A Happy New Year to one and all! While many of us were busy wrapping presents, the journal Science announced its much-anticipated scientific breakthroughs of 2018. In case you missed the announcement [1], it was another banner year for the biomedical sciences.

The 2018 Breakthrough of the Year went to biomedical science and its ability to track the development of life—one cell at a time—in a variety of model organisms. This newfound ability opens opportunities to understand the biological basis of life more systematically than ever before. Among Science’s “runner-up” breakthroughs, more than half had strong ties to the biomedical sciences and NIH-supported research.

Sound intriguing? Let’s take a closer look at some of the amazing science conducted in 2018, starting with Science’s Breakthrough of the Year.

Development Cell by Cell: For millennia, biologists have wondered how a single cell develops into a complete multicellular organism, such as a frog or a mouse. But solving that mystery was almost impossible without the needed tools to study development systematically, one cell at a time. That’s finally started to change within the last decade. I’ve highlighted the emergence of some of these powerful tools on my blog and the interesting ways that they were being applied to study development.
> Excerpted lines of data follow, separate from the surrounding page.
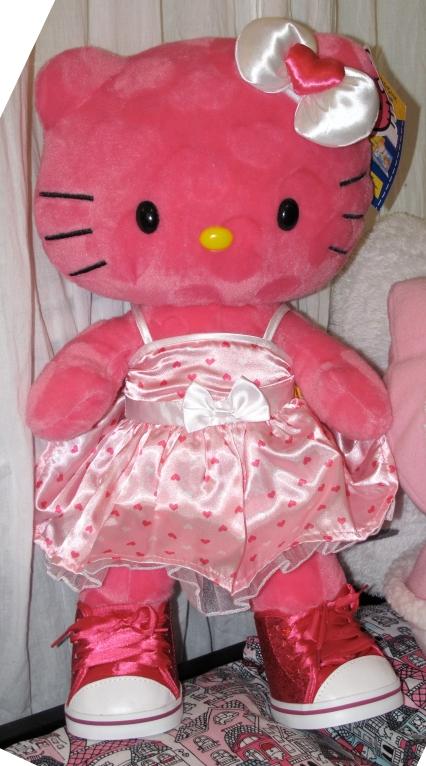 pinkheartskitty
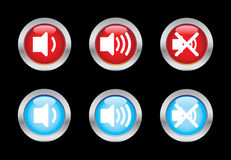 Volume icons. Volume glass button icons. Please check out my icons gallery Stock Images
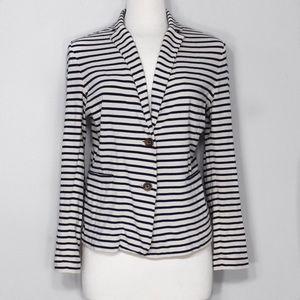J. Crew Jackets & Blazers - ❗️LAST CALL❗️J. Crew Ivory Striped Cotton Blazer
Over the past few years, all of this technological progress has come to a head. Researchers, many of them NIH-supported, used sophisticated cell labeling techniques, nucleic acid sequencing, and computational strategies to isolate thousands of cells from developing organisms, sequence their genetic material, and determine their location within that developing organism.

In 2018 alone, groundbreaking single-cell analysis papers were published that sequentially tracked the 20-plus cell types that arise from a fertilized zebrafish egg, the early formation of organs in a frog, and even the creation of a new limb in the Axolotl salamander. This is just the start of amazing discoveries that will help to inform us of the steps, or sometimes missteps, within human development—and suggest the best ways to prevent the missteps. In fact, efforts are now underway to gain this detailed information in people, cell by cell, including the international Human Cell Atlas and the NIH-supported Human BioMolecular Atlas Program.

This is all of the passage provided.